→ **Excerpts from a dataset**:
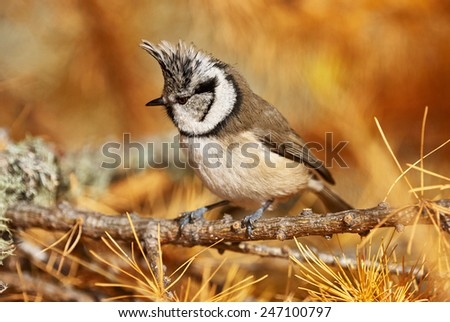 crested tit perched on a branch of larch in autumn - stock photo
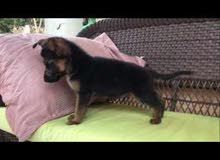 dog for sale German puppy girl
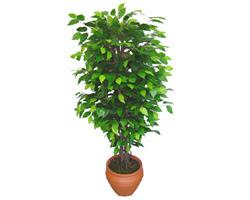 Ficus Benjamin 1,50 cm   Aydın anneler günü çiçek yolla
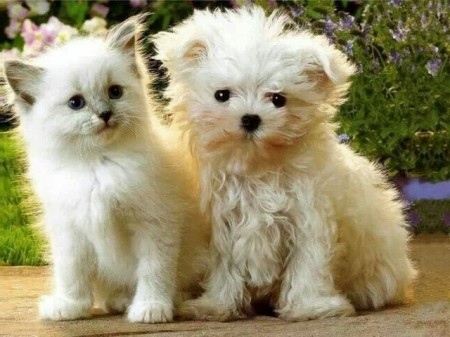Cute Little Dogs And Cats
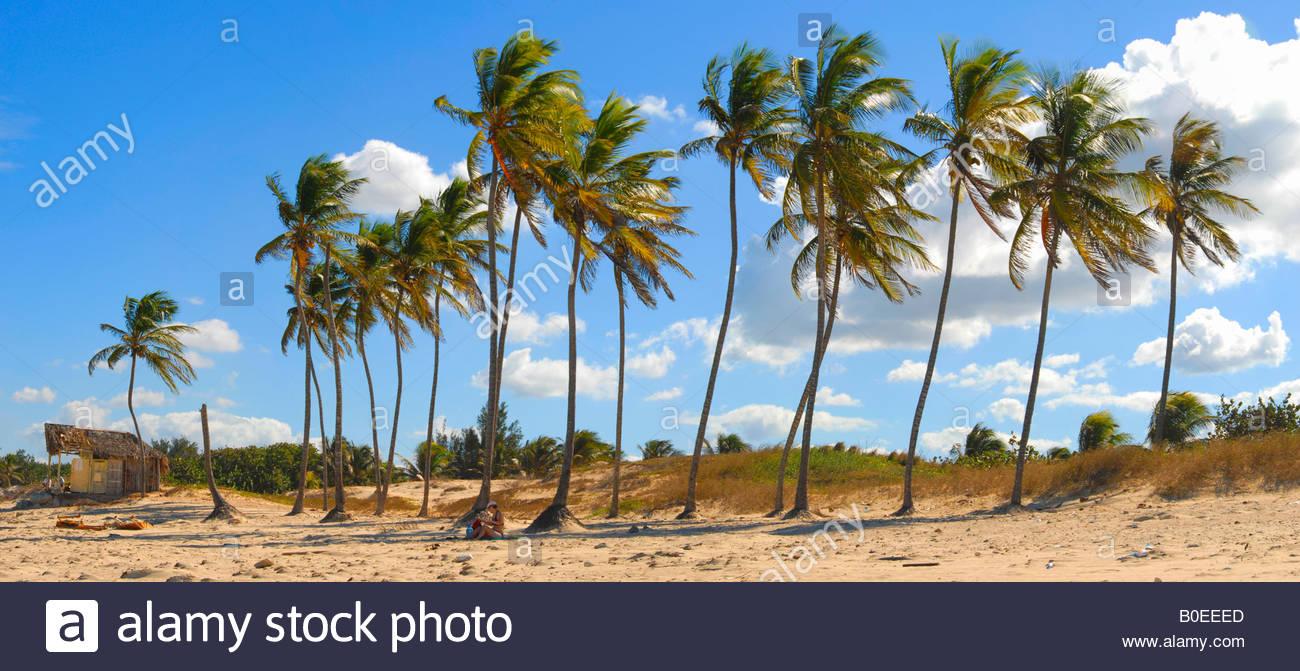 Palm trees on Playa del Este beach Havana Cuba - Stock Image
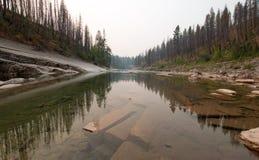 Ängliten vikklyfta på South Fork av den Flathead floden i det Bob Marshall Wilderness området i Montana USA Arkivfoton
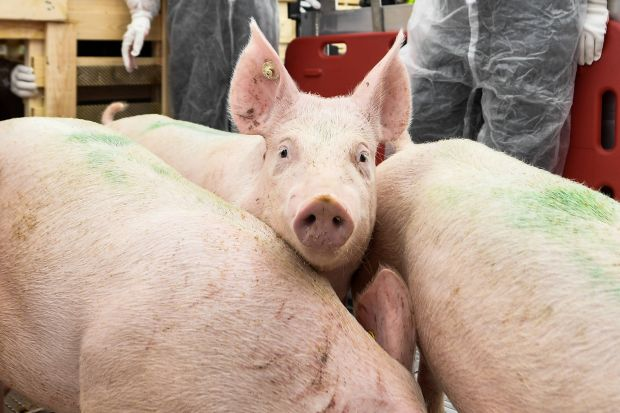 The pig farmers in Denmark have further increased their pig stocks this autumn.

→ **WHAT TO WORK ON**: Give the records again exactly, pictures left out.

→ **SOLUTION FOR THIS TASK**:
 crested tit perched on a branch of larch in autumn - stock photo
 dog for sale German puppy girl
 Ficus Benjamin 1,50 cm   Aydın anneler günü çiçek yolla
Cute Little Dogs And Cats
 Palm trees on Playa del Este beach Havana Cuba - Stock Image
 Ängliten vikklyfta på South Fork av den Flathead floden i det Bob Marshall Wilderness området i Montana USA Arkivfoton
 The pig farmers in Denmark have further increased their pig stocks this autumn.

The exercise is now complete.